10 Things You Must Know About Roth Accounts – blog series

Tax-free income is a dream of every taxpayer. And if you save in a Roth account, it’s a reality. Roths are the youngsters of the retirement savings world. The Roth IRA, named after the late Delaware Sen. William Roth, became a savings option in 1998, followed by the Roth 401(k) in 2006. Creating a tax-free stream of income is a powerful retirement tool. These accounts offer big benefits, but the rules for Roths can be complex.  Over the next two weeks, stay tuned for 10 things you must know about the Roth!  To get you started, here is #1:
You Pay Uncle Sam Now, Instead of Later

Roths turn traditional IRA and 401(k) rules on their head. Rather than getting a tax break for money when it goes into the account and paying tax on all distributions, with a Roth, you save after-tax dollars and tax-free withdrawals in retirement. 
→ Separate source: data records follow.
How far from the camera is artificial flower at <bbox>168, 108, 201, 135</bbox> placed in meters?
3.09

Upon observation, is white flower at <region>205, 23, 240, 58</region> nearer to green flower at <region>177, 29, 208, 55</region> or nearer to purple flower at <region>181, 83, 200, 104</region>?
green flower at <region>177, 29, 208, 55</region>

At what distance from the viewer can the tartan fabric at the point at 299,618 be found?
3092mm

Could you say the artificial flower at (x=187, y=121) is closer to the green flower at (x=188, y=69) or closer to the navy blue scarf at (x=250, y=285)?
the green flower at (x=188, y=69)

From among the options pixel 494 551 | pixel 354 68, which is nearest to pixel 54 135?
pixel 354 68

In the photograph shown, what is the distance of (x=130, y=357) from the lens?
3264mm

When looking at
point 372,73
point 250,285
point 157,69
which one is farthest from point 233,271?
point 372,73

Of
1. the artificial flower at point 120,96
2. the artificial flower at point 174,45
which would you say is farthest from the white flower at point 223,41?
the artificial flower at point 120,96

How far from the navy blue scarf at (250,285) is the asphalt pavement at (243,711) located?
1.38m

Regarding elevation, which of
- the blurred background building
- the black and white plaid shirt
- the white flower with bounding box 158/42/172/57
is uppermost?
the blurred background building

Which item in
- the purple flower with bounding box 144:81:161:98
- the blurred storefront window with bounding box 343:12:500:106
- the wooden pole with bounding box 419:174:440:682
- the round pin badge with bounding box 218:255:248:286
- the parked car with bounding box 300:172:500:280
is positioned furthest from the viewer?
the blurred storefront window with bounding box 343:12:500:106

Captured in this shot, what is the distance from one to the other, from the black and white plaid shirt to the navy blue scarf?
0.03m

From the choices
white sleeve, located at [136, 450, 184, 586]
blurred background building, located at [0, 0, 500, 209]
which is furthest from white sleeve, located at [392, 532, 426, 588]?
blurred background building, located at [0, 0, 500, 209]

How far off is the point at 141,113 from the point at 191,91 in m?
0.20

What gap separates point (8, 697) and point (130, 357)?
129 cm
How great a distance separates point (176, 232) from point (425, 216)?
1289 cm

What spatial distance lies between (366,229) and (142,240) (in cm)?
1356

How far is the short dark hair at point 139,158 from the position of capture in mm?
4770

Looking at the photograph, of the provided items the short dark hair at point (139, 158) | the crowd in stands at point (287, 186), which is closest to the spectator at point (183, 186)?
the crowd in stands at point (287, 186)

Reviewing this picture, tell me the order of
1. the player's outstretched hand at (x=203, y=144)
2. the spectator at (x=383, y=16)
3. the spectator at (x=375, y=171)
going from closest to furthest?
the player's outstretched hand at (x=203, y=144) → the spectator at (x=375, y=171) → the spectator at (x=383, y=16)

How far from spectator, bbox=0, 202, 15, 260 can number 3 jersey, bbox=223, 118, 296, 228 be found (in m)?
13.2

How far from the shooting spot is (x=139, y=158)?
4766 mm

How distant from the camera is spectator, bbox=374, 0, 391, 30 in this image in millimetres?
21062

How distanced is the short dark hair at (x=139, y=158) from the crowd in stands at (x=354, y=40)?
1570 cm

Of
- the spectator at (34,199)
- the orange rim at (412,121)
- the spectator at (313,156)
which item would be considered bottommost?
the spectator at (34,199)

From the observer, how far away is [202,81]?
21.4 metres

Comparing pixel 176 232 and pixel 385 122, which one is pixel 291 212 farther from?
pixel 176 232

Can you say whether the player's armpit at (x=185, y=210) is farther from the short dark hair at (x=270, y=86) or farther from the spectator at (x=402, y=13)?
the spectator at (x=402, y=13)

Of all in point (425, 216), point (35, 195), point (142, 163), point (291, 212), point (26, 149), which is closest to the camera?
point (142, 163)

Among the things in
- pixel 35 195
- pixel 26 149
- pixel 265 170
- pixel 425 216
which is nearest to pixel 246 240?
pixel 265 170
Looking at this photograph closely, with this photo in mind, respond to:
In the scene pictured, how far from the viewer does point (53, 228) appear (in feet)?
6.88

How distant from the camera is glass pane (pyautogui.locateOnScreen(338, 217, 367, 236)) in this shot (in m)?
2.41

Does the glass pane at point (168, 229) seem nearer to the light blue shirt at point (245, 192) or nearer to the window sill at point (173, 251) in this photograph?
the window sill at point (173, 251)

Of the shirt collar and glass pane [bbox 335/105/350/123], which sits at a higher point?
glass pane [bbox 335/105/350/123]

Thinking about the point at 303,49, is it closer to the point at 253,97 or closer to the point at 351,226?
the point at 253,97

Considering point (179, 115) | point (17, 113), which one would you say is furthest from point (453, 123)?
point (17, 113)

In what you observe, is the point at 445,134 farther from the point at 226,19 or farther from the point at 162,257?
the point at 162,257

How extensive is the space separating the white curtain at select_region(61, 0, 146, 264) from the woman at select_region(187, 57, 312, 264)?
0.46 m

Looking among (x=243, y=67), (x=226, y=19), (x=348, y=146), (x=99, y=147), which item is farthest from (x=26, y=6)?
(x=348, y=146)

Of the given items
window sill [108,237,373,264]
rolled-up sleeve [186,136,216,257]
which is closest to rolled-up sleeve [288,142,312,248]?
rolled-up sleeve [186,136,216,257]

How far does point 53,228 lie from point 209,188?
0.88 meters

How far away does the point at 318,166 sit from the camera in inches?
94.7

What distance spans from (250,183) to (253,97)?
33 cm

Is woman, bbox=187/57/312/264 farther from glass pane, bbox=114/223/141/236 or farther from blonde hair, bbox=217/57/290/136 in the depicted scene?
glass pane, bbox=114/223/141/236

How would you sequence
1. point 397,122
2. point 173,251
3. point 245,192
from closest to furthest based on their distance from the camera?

By accepting the tax breaks for traditional accounts, you accept the government as your partner. If you’re in the 25% tax bracket, for example, 25% of all earnings will effectively belong to the IRS to be collected when you withdraw the money. With a Roth, 100% of all future earnings are yours.

The Roth strategy of paying taxes sooner rather than later will pay off particularly well if you’re in a higher tax bracket when you withdraw the money than when you passed up the tax break offered by the traditional account. If you’re in a lower tax bracket, though, the Roth advantage will be undermined.